Somos todos herdeiros de Abel

A árvore da vida/5 - A pergunta que habita a história: "Onde está o teu irmão?"

por Luigino Bruni

publicado em Avvenire em 16/03/2014

Logo Albero della vita«És ainda aquele da pedra e da funda, homem do meu tempo. Estavas na carlinga, com as asas malignas, as meridianas de morte, – sim, te vi – dentro do carro de fogo, na forca, nas rodas de tortura. Sim te vi: eras tu, com a tua ciência exata dirigida ao extermínio, sem amor, sem Cristo. Mataste ainda, como sempre, como mataram os pais, como os animais que te viram pela primeira vez. E este sangue odora como no dia que o irmão disse ao outro irmão. «Vamos até aos campos» (Salvatore Quasimodo).

 

Se o primeiro homicídio da história foi um fratricídio, então todo o homicídio é um fratricídio. Elohim não abandona o Adam, veste-o com peles (3,21). O humano não parte sozinho: é uma família que deixa o Éden. A primeira viagem humana nas dores da história não é uma viagem solitária; é um caminho feito em conjunto. Além das peles recebidas, o grande dom para enfrentar a noite do tempo e os tempos da noite é a companhia recíproca na viagem. Mesmo quando se atravessa a hora da desventura ou do erro, poder atravessá-la junto a alguém, ‘olhos nos olhos’, é o pedaço de pão, o gole de água que salvam de morrer no deserto – nos desertos das crises de trabalho, das empresas, da vida, também.

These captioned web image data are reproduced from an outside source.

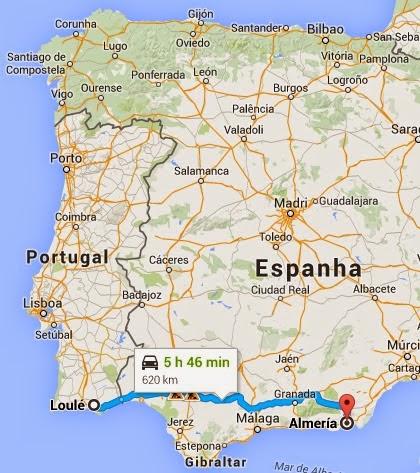 mapa espanha almeria Erasmus+ Cyndi Graça: Almeria(Almería) Espanha mapa espanha almeria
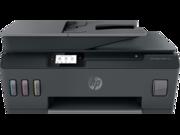 HP 4SB24A Smart Tank 530 oldaltartályos színes A4 MFP - a garancia kiterjesztéshez végfelhasználói regisztráció szükséges!
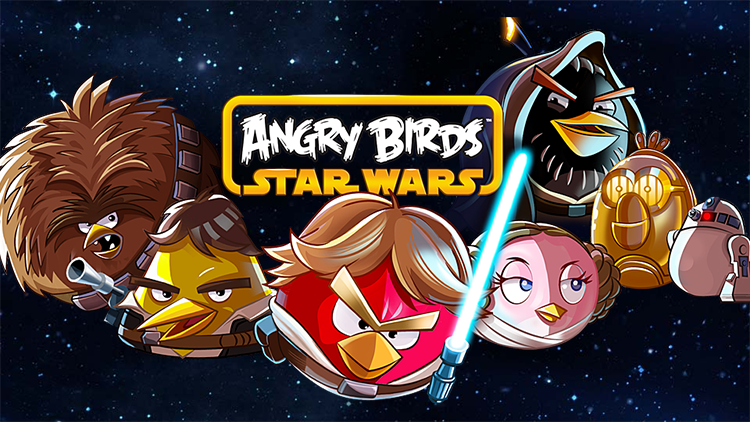 Download Game Angry Bird Star Wars HD APK For Android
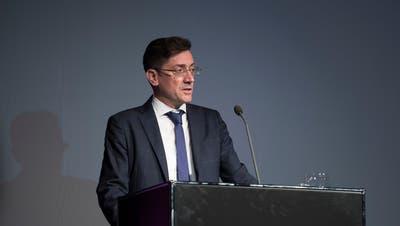 Walter Pretelli, der Präsident des Vereins Solothurner Literaturpreis. (Hansjörg Sahli)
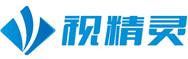 鄭州世紀欣華信息技術有限公司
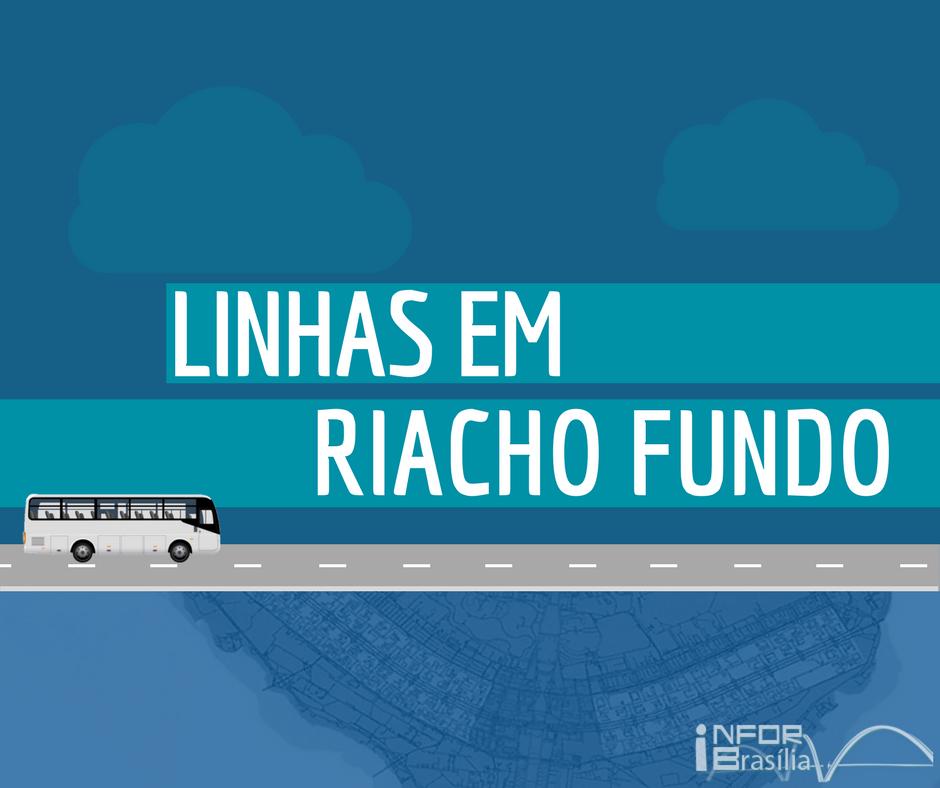 Horário de ônibus das linhas do Riacho Fundo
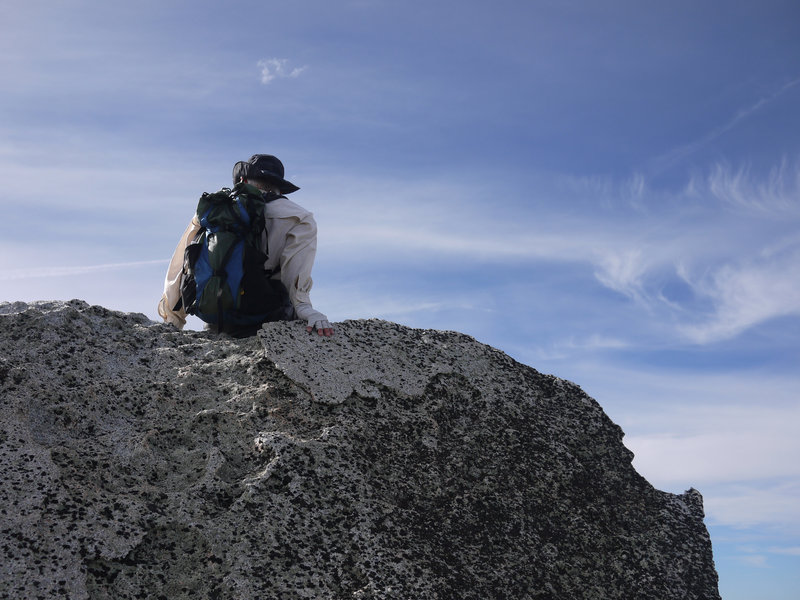 A hiker takes in the view from Fuller Ridge.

A bênção sobre a criação e sobre o Adam não foi anulada com a desobediência. Ao casal humano é dado um filho, Caim. Também ele é um dom; mesmo futuro homicida é sempre filho. O segundo a nascer foi Abel. Ambos são trabalhadores: Abel é pastor, Caim agricultor; talvez na narração haja um eco do conflito entre os últimos nómadas e os primeiros agricultores que estes vieram a vencer. Fazem ambos ofertas a Deus mas, por razões misteriosas (pelo menos em parte), Deus não apreciava os dons de Caim. Caim sofre por esta falta de reconhecimento (“ficou muito irritado e de má cara”, 4,5), um reconhecimento que pretendia também por ser o primogénito; e não consegue dominar esta dor-inveja-raiva. Convida Abel a ir com ele até ao campo, e mata-o. É a grande mudança, o grande silêncio da criação.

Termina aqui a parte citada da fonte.